AHCA could raise Massachusetts' uninsured rate from 3 percent to 10.3 percent: Report
In the commonwealth alone, 445,000 people are estimated to lose their health insurance under the bill.
Although Massachusetts has historically been a leader when it comes to healthcare coverage, the state is not immune to the effects of national health care policy change.
The Congressional Budget Office released its score of the revised American Health Care Act Wednesday, which estimated that the bill would cause 23 million people across the country to lose their coverage by 2026.
In Massachusetts specifically, despite strong state policies, the effect is still prominent. A new report commissioned by the Blue Cross Blue Shield Foundation and conducted by the Urban Institute projects that about 445,000 Massachusetts residents would lose their coverage if the bill is passed as-is.

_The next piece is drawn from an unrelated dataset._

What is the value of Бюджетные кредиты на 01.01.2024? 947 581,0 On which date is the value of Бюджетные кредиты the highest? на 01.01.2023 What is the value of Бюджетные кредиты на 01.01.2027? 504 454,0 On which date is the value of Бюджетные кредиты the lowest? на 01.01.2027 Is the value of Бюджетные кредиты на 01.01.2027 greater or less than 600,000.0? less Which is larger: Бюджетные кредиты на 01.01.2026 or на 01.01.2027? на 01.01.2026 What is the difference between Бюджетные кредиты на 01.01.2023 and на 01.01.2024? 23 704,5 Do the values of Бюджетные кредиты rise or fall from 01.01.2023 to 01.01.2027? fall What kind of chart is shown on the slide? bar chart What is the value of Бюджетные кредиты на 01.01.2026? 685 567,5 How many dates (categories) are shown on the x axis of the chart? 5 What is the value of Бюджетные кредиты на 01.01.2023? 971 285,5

The AHCA was passed in the House but still has to go through the Senate, where many expect changes to be proposed. The report analyzes how the current bill would affect the state.
They found that the nearly half a million residents who would become uninsured includes 355,000 adults on MassHealth as well as those using the ConnectorCare program and Affordable Care Act advance tax credits.
The AHCA would mean a loss of $1.4 billion in federal Medicaid funding for Massachusetts alone.
“In order to maintain current levels of MassHealth coverage in 2022, the state would need to identify $1.1 billion in replacement funds or make major changes to the program,” the report found.
The state’s uninsured rate could jump to as high as 10.3 percent, according to the report. Currently only about 3 percent of Massachusetts residents are uninsured.
“The gains in coverage that we have worked so hard for here in Massachusetts could be erased if the AHCA is enacted in its current form,” said Audrey Shelto, president of the Blue Cross Blue Shield of Massachusetts Foundation, in a statement.
“The study projects an overwhelming loss in federal revenue that if not replaced by state funding, or addressed through significant changes to the existing Medicaid program, could result in a loss of coverage that leaves us worse off than we were prereform in Massachusetts,” she added.
Mayor Marty Walsh spoke out against the AHCA not just for the people of Boston or Massachusetts, but for all city residents as member of the U.S. Conference of Mayors.
The conference is a nonpartisan organization of cities which have a population of 30,000 or more. Walsh is the chair of the conference’s Children, Health and Human Services Committee.
“Today’s CBO score confirms that the American Health Care Act of 2017 would put millions of people in our cities in jeopardy,” Walsh said in a statement. “The bill throws a one-two punch — stripping 23 million people of their insurance and applying skyrocketing premiums to others, particularly those who can least afford it.”
Walsh said that mayors have a responsibility for the “health and well-being” of their communities. Part of that, he said, is access to healthcare, and without that coverage, he warned, cities will suffer.
“The effects of the AHCA will be felt most heavily at the local level,” he said. “It is our cities and counties that will see increases in indigent care costs for our hospitals, in uninsured rates and uncompensated care costs; and it is our low and moderate income residents who will return to a time of having to choose between healthcare and everyday living expenses.”